__THE REQUEST__:
The data below needs to be returned exactly, line for line.

__DATA FOR THIS EXERCISE__:

● ● ● ● ●

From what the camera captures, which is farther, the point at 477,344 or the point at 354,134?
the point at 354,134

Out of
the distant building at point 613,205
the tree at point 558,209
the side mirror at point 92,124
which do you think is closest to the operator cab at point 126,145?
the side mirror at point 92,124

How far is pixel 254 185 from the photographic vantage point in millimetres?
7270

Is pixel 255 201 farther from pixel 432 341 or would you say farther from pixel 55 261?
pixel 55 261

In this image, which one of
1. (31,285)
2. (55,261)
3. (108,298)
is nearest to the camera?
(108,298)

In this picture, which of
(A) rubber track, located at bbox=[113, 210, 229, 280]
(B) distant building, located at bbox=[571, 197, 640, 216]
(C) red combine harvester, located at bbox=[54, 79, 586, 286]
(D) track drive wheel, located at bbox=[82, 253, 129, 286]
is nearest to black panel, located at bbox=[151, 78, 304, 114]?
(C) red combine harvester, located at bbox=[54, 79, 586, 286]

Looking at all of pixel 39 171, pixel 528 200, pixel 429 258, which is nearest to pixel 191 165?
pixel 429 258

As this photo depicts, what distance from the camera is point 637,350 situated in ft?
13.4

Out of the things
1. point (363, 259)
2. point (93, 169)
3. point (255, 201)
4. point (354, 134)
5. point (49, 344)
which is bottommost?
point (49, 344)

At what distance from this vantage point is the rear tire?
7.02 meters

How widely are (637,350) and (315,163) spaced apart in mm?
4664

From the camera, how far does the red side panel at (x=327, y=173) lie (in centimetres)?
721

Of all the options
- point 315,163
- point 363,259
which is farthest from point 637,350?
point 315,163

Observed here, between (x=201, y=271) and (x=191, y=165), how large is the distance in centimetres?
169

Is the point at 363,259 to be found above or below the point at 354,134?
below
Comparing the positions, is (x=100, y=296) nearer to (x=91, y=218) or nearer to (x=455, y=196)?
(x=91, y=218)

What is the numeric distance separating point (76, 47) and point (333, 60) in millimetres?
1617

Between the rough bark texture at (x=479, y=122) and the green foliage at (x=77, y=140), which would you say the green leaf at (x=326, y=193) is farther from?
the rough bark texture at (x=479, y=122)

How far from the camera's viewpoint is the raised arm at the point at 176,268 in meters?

● ● ● ● ●

__SOLUTION__:
From what the camera captures, which is farther, the point at 477,344 or the point at 354,134?
the point at 354,134

Out of
the distant building at point 613,205
the tree at point 558,209
the side mirror at point 92,124
which do you think is closest to the operator cab at point 126,145?
the side mirror at point 92,124

How far is pixel 254 185 from the photographic vantage point in millimetres?
7270

Is pixel 255 201 farther from pixel 432 341 or would you say farther from pixel 55 261?
pixel 55 261

In this image, which one of
1. (31,285)
2. (55,261)
3. (108,298)
is nearest to the camera?
(108,298)

In this picture, which of
(A) rubber track, located at bbox=[113, 210, 229, 280]
(B) distant building, located at bbox=[571, 197, 640, 216]
(C) red combine harvester, located at bbox=[54, 79, 586, 286]
(D) track drive wheel, located at bbox=[82, 253, 129, 286]
is nearest to black panel, located at bbox=[151, 78, 304, 114]?
(C) red combine harvester, located at bbox=[54, 79, 586, 286]

Looking at all of pixel 39 171, pixel 528 200, pixel 429 258, which is nearest to pixel 191 165?
pixel 429 258

As this photo depicts, what distance from the camera is point 637,350 situated in ft?
13.4

Out of the things
1. point (363, 259)
2. point (93, 169)
3. point (255, 201)
4. point (354, 134)
5. point (49, 344)
which is bottommost?
point (49, 344)

At what distance from this vantage point is the rear tire?
7.02 meters

How widely are (637,350) and (315,163) spaced apart in mm?
4664

From the camera, how far does the red side panel at (x=327, y=173) lie (in centimetres)?
721

Of all the options
- point 315,163
- point 363,259
which is farthest from point 637,350?
point 315,163

Observed here, between (x=201, y=271) and (x=191, y=165), how large is the distance in centimetres?
169

Is the point at 363,259 to be found above or below the point at 354,134?
below
Comparing the positions, is (x=100, y=296) nearer to (x=91, y=218) or nearer to (x=455, y=196)?
(x=91, y=218)

What is the numeric distance separating point (76, 47) and point (333, 60) in millimetres?
1617

Between the rough bark texture at (x=479, y=122) and the green foliage at (x=77, y=140), which would you say the green leaf at (x=326, y=193) is farther from?
the rough bark texture at (x=479, y=122)

How far from the camera's viewpoint is the raised arm at the point at 176,268 in meters?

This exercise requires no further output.